Dispose in mixed waste bin = 34%

Dispose in hazardous waste bin = 11%

Throw away = 19%

Wash and dispose the mask = 12%

Incineration/Burn = 10%

Flush in toilets = 3%

The above results show that mask disposal still comes with wider choices, most of them definitely not preferred and has the potential to create the environmental issues. This also means excess use of face masks impacts the environment by increasing the risk of hazardous solid waste mismanagement, emission of greenhouse gases, microplastic leaching, and bioaccumulation of toxic chemicals in the natural environment.

Discarding face masks as waste in the water bodies poses greater environmental and health risks. The masks comprise chemical toxins which can degrade or weaken the aquatic animals’ health. Macro plastics fragment through various processes, such as aquatic immersion, corrosion, photo-degradation, and weathering, and turn into microplastics. These microplastics accumulate in the primary food web up to the human’s food web and deteriorate the humans’ and animals’ health by ingestion and bioaccumulation of toxins in their bodies.

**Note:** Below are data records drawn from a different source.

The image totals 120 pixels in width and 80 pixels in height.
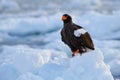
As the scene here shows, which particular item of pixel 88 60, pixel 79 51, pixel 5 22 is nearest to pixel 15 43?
pixel 5 22

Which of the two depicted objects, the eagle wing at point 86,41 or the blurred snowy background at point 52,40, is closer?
the blurred snowy background at point 52,40

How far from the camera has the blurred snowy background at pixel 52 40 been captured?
5.84 metres

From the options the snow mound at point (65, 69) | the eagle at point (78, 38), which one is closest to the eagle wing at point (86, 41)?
the eagle at point (78, 38)

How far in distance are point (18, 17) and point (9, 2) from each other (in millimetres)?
1171

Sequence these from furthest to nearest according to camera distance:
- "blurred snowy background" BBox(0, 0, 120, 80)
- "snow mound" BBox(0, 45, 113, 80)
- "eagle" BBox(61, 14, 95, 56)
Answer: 1. "eagle" BBox(61, 14, 95, 56)
2. "blurred snowy background" BBox(0, 0, 120, 80)
3. "snow mound" BBox(0, 45, 113, 80)

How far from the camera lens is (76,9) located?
13023mm

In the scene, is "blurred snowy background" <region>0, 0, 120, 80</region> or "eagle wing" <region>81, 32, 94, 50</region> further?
"eagle wing" <region>81, 32, 94, 50</region>

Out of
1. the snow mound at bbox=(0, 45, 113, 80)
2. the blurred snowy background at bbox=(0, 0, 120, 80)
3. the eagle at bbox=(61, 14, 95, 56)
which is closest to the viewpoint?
the snow mound at bbox=(0, 45, 113, 80)

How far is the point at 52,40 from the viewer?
10.6m

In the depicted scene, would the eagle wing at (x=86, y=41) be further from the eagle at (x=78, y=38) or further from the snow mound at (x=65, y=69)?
the snow mound at (x=65, y=69)

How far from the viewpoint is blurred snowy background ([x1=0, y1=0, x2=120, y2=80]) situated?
5844mm

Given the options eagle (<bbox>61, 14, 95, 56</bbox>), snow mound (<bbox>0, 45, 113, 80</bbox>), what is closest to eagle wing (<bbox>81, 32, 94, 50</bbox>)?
eagle (<bbox>61, 14, 95, 56</bbox>)

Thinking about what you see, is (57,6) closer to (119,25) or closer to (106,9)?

The plastic contents of the wasted face mask comprise toxic additive chemicals that keep on accumulating in the natural environment. These toxic chemicals are released through biological and chemical degradation. The mask’s material adsorbs persistent organic contaminants and heavy metals if disposed of in the water bodies. These metals and contaminants can accumulate in aquatic animals’ bodies and cause death when the animals swallow microplastics.